I charged out of the chair and with one lunge grabbed Cunningham by the neck and pinned him to the wall.

‘Robert,’ Bonny shouted, getting up.

‘You won’t win behaving like this,’ Cunningham said, smiling as he wriggled about. I could feel the muscles tighten in his neck.

‘You southerners love the sound of your own voices don’t you?’ I said, looking into his eyes. ‘But you just can’t tell when enough’s enough.’

‘Rob,’ Bonny repeated, putting her hand on my shoulder. ‘Put him down.’

‘Better do what your babysitter says,’ Cunningham whispered.

After a few more seconds of letting him squirm I released him from my grip, watching him pretend not to be shaken as he waddled back to his chair.

His solicitor went over to check on him. ‘Are you alright?’

Cunningham nodded.

‘So we can add attempted assaulted to the crib sheet then,’ he said.

‘What do expect?’ Bonny snapped. ‘You’re threatening to steal music off four working class men from Manchester, who’ve been busting a gut trying to make a record for you. You expect things not to get nasty?’

‘I expect them to understand that what I say goes.’

‘I know you don’t care what people think of you, Andrew. I can tell that from your waistcoat. But don’t you think you could offer a little leeway? You’ve driven them to this point.’

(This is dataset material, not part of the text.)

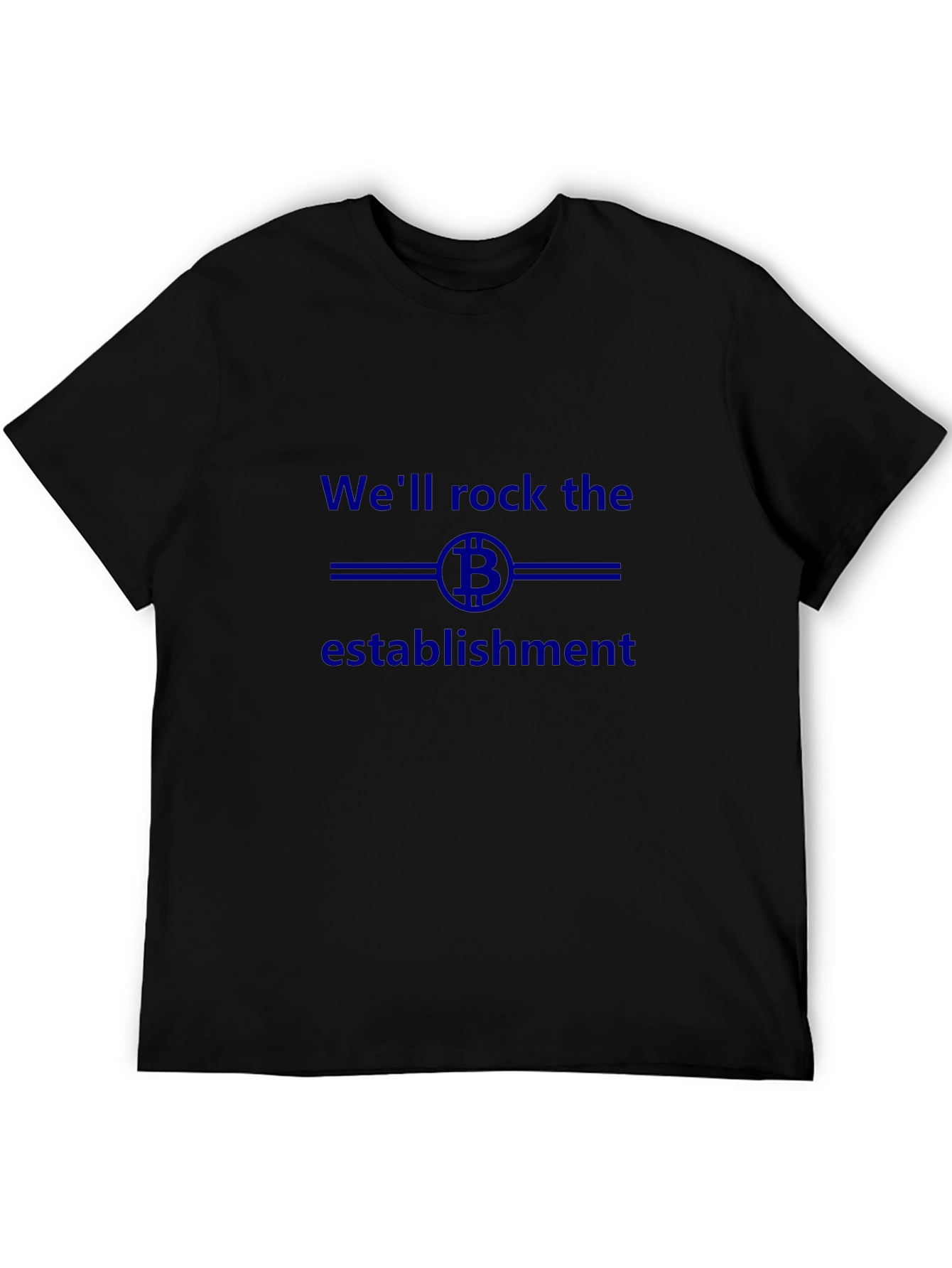 Bitcoin Rock the Establishment Graphic T-Shirt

We’d been deadlocked with the label for months. The clever dicks had decided that today’s negotiations should ideally take place in an airless boardroom, until everyone was so knackered they could barely breathe. All I could hear was overhead fans, distant lifts.

All eyes were on me as I moved back to my seat at the end of the table. Simon was next to me, head in his hands. Next to us was our
lawyer, who seemed to have done nothing but tot up numbers and what have you. Probably calculating what we owed him, again and again. Reckon he was just running down the clock.

At the other end of the table was Andrew Cunningham, head of the label. A bloated man with a thatch of grey hair, his belly spewing over his large-buckled belt. Bonny once described him as ‘Perfect for the eighties, because if he was only more concerned with himself he’d grow a shell.’ I’d soon learnt that the chief weapon in his armoury was pretending we weren’t getting to him. It drove me to new heights of anger. His solicitor sat on his left, looking portly and smug as a grocer surveying a fresh table of produce.